Parmi les scènes clés d’Un Cœur en hiver, on notera celle où Lachaume, à l’occasion d’un dîner chez lui, évoque, auprès de Camille, Maxime et Ostende (Jean-Luc Bideau) ses anciens élèves de violon (dont Camille fait partie) ; quand il en vient à Stéphane, il confie, dans un soupir, : « Ah, Stéphane, c’était autre chose… ». Et brusquement, Sautet coupe et cadre l’intéressé, seul dans la maison de Lachaume. On n’en saura pas plus. Tant mieux.

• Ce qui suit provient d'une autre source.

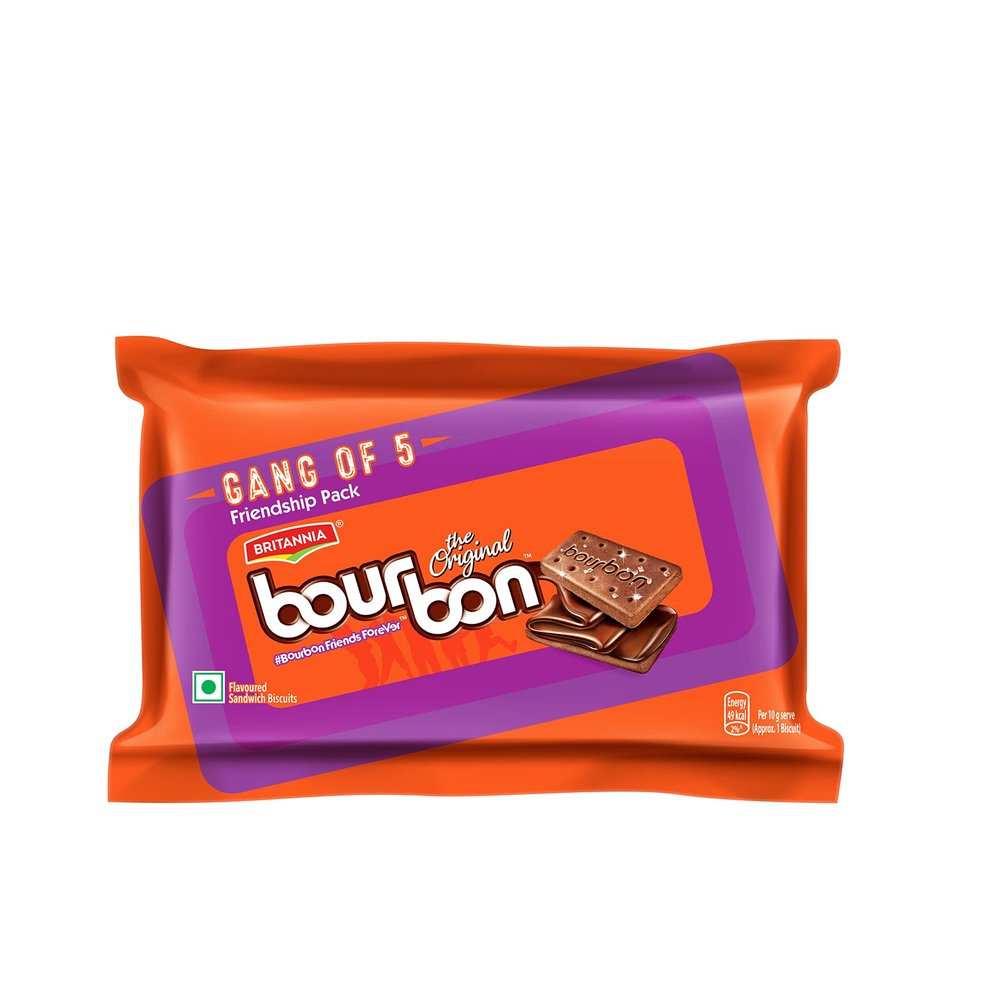 Britannia Bourbon Chocolate Cream Biscuits, 5Nx100g = 500g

Un Cœur en hiver non seulement utilise la musique intelligemment, en lui donnant pratiquement une fonction narrative (les personnages se définissent, en partie, de par leur relation à la musique), mais parvient également à dresser le portrait d'un séducteur absent, observateur (et auditeur) étrangement passif d'une vie qui semble l'effrayer, pour des raisons que le film suggère parfois mais n'explique jamais tout à fait. Il émane de ces non-dits une aura mystérieuse et émouvante qui résiste au passage du temps, comme les compositions raffinées de Maurice Ravel.